Sindicatos pedem medidas eficazes
Pedro Barreiros, secretário-geral da Federação Nacional de Educação (FNE), garante estarmos “ainda muito longe de ter tudo resolvido”. Recusando entrar “numa guerra de números”, o dirigente sindical diz ser necessário apenas olhar para os dados objetivos das medidas implementadas pelo Governo para chegar a essa conclusão.
“Das 15 medidas, por exemplo, na do regresso de professores aposentados a meta traçada pelo MECI não chegou ao 50% do pretendido, com apenas 67 docentes a adiar a reforma. E a vinculação através do concurso extraordinário teve 21% das vagas por ocupar”, exemplifica. Pedro Barreiros diz ser, assim, “fácil” de perceber que os objetivos do MECI não foram cumpridos. “Quando o ministério lida com números, utiliza a fórmula que mais se adequa para atingir resultados”, refere.

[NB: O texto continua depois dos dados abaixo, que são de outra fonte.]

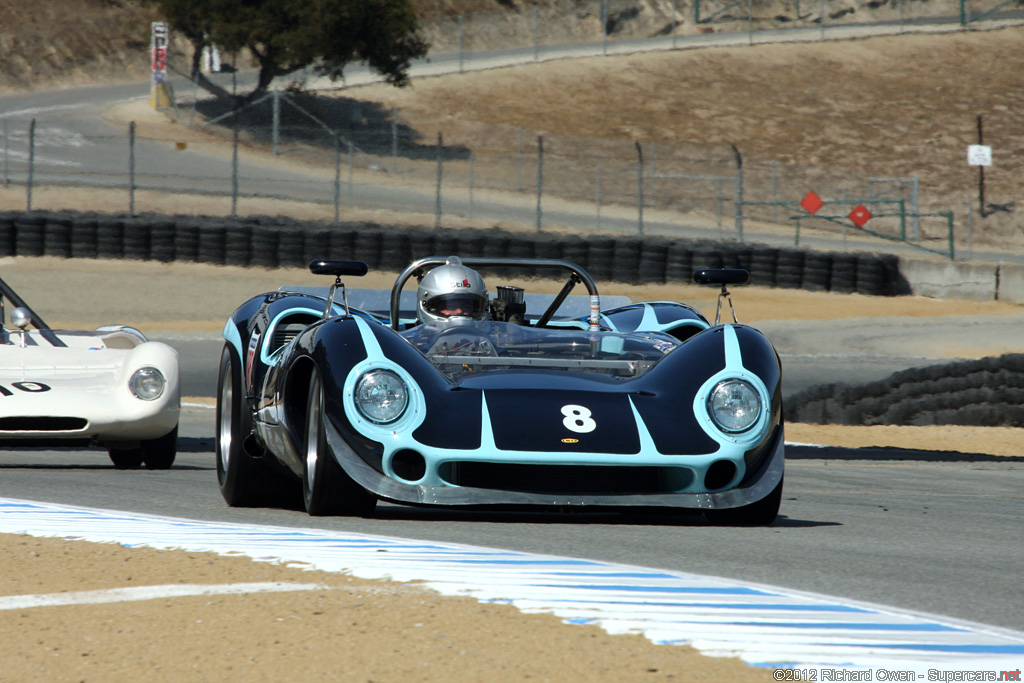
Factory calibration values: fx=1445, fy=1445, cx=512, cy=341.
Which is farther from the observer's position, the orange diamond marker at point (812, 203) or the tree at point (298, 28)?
the tree at point (298, 28)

O secretário-geral da FNE pede medidas eficaz para combater a falta de professores e que essas medidas façam já parte do novo Estatuto da Carreira docente.
Já para a FENPROF, “o canto de vitória [do MECI] parece basear-se numa comparação “falaciosa” entre “alhos e bugalhos”. “O que o senhor ministro não pode comparar, e é isso que ele está a fazer, são os dados dos alunos sem aulas desde o início do ano, com o número de alunos sem aulas num determinado momento, porque aí estão esses e estão outros”, alegou o secretário-geral da FENPROF.
O dirigente sindical garante que “as medidas do MECI não estão a resolver uma grave situação que carece de uma resposta estrutural: a revisão do ECD, no sentido da valorização da profissão”. “Adiar essa revisão será deixar agravar o problema”, defende.
“Declarações perigosas”
Em declarações ao DN, Cristina Mota, porta-voz do movimento apartidário Missão Escola Pública, mostra-se preocupada com números avançados pelo MECI e afirma mesmo que as declarações de Fernando Alexandre são “perigosas”.
“O MECI está a ludibriar a opinião pública para que se fique com uma ideia deturpada do que se está a passar. Isto é perigoso”, afirma. A responsável considera que Fernando Alexandre falta com a verdade “quando afirma terem entrado este ano 4181 novos docentes na escola”. “Não são professores. Alguns são técnicos e nem licenciatura têm”, explica.
2338 alunos
Segundo o ministro do MECI, Fernando Alexandre, este é o número de alunos que estão sem professor a pelo menos uma disciplina desde o início do ano letivo. Uma redução, afirma, de 89% face ao ano passado. Este número não reflete a totalidade de alunos sem aulas, só os que não têm professor desde setembro.
41 mil alunos
No total, são mais de 41 mil os alunos que estão, à data, sem professor a uma ou mais disciplinas. Os dados foram divulgados também pelo Ministério da Educação na apresentação de ontem e referem-se à totalidade de estudantes sem professor a uma ou mais disciplinas nesta altura.
5612 professores
As medidas adotadas pelo Governo desde o início do ano letivo para responder à falta de professores nas escolas permitiram reter e atrair para a profissão 5.612 professores, a maioria a estrear-se na escola pública, segundo os dados apresentados pelo ministro da Educação.